Start with a trip to the farmers market for basic primavera.

Think about color: red tomatoes, yellow squash, green scallions, orange carrots, purple eggplant. Consider texture: soft spinach, crunchy snow peas and celery, curly kale, delightfully slimy okra. Instead of drowning fresh vegetables in marinara as restaurants do, let them stand alone.

Cut veggies into chunks and saut in fruity olive oil until crisp-tender, adding spinach and snow peas last. Cook angel hair pasta al dente; drain well, swirl in a small amount of olive oil, some basil leaves and a pressed garlic clove. Pour hot pasta into a warmed pasta bowl. Top with sauted vegetables. At the table, grate Parmesan or other hard cheese over the dish and serve with pasta tongs. Beautiful. Delicious. Plus, leftovers taste great cool, for lunch.

Asian flavors match well whether you believe Marco Polo brought pasta out of China or not. Try rice pasta, called rice noodles or sticks. Break into small lengths and prepare according to package directions.
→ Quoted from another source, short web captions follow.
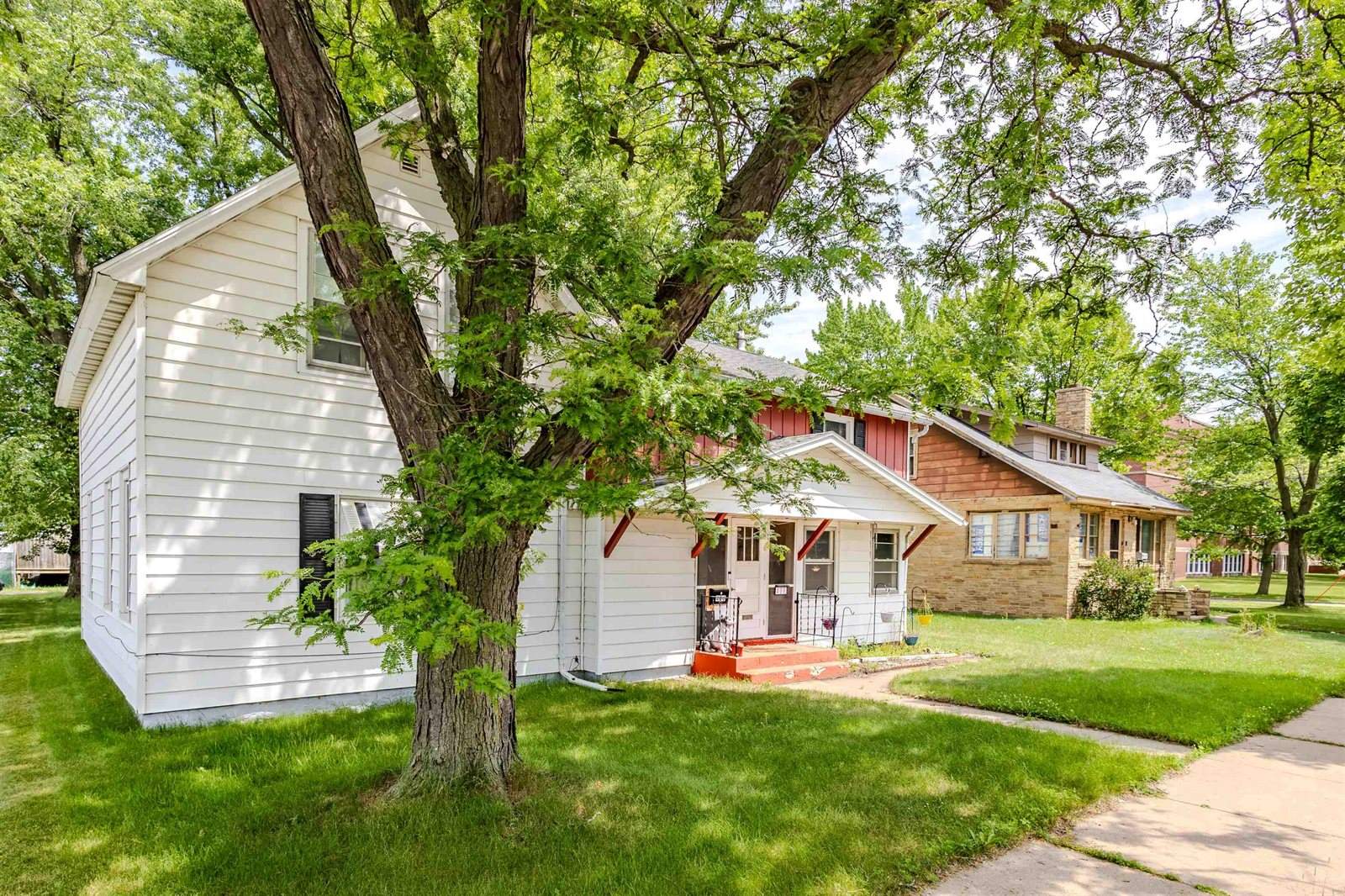 408 1st Street, Nekoosa, WI 54457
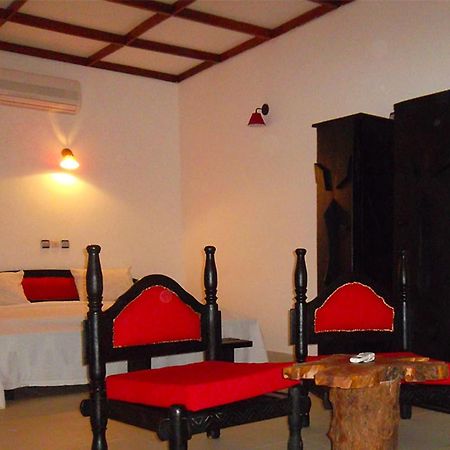 Hotel Village Vacances Awale Plage Grand-Popo Rom bilde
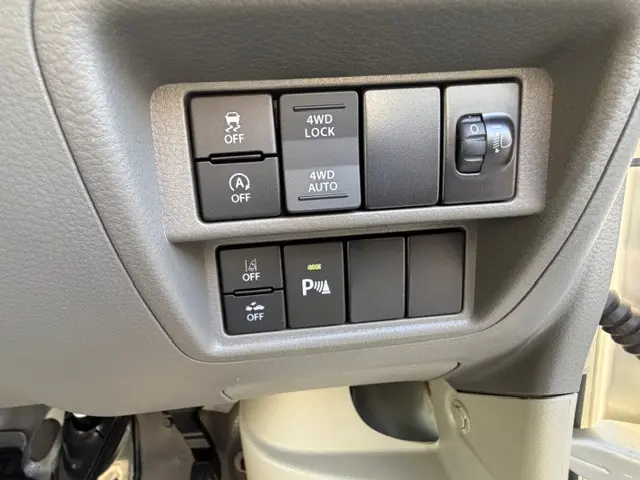 日産 クリッパーバン 5BD-DR17V(4WD)の写真17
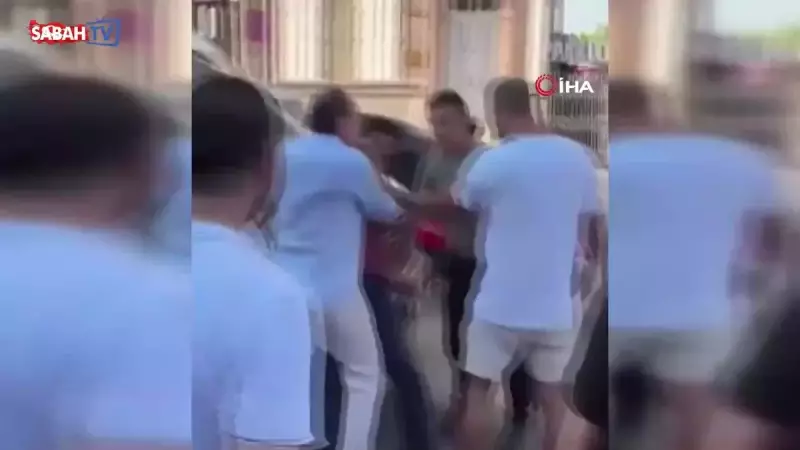 İzmir'de Zabıtanın Seyyar Satıcıya Müdahalesi Sosyal Medyada Fırtına Kopardı!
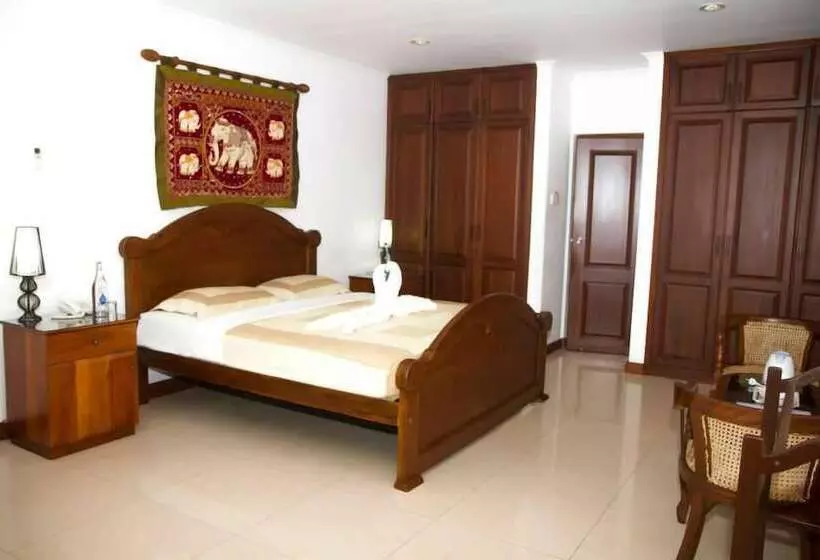 هتل Villa Viana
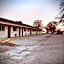 Annie Oakley Motel Oakley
Make a simple sauce by stirring ginger-flavored soy sauce and Thai fish sauce into enough chicken broth to moisten rice pasta. Mix in a sliced scallion, some cilantro leaves, thinly sliced (on the diagonal) celery, blanched snow peas, lime juice and cooked shrimp.

To make a few shrimp look like more, after cooking slice in half lengthwise.

Top rice noodles with chopped salted peanuts.

This isn't exactly pad thai but near enough.

I keep a bowl of peanut noodles in the fridge for quick lunches: blend (in blender) a cup of hot chicken broth, a garlic clove, a splash of soy sauce, a slice of ginger root, 1/3 cup natural-style peanut butter with the oil from top of jar. Cook a pound of thin spaghetti and toss with sauce while hot, adding a little more oil and broth if necessary. Grate a raw carrot over the pasta and toss again.

Choose interesting shapes for pasta salads, especially orecchiette (little ears) and farfalle (bow ties). For a colorful, unusual sauce cook lightly, drain, then puree a package of tiny frozen peas with two garlic cloves, a slice of sweet onion, a handful of parsley leaves, about cup olive oil, salt and pepper to taste. The sauce will be thick and bright green. Mix into a cooked pasta shape. Chill to blend flavors.

As always, ready-to-go pasta (or anything else) in the fridge lessens the take-out urge which, over the summer, will save many, many dollars.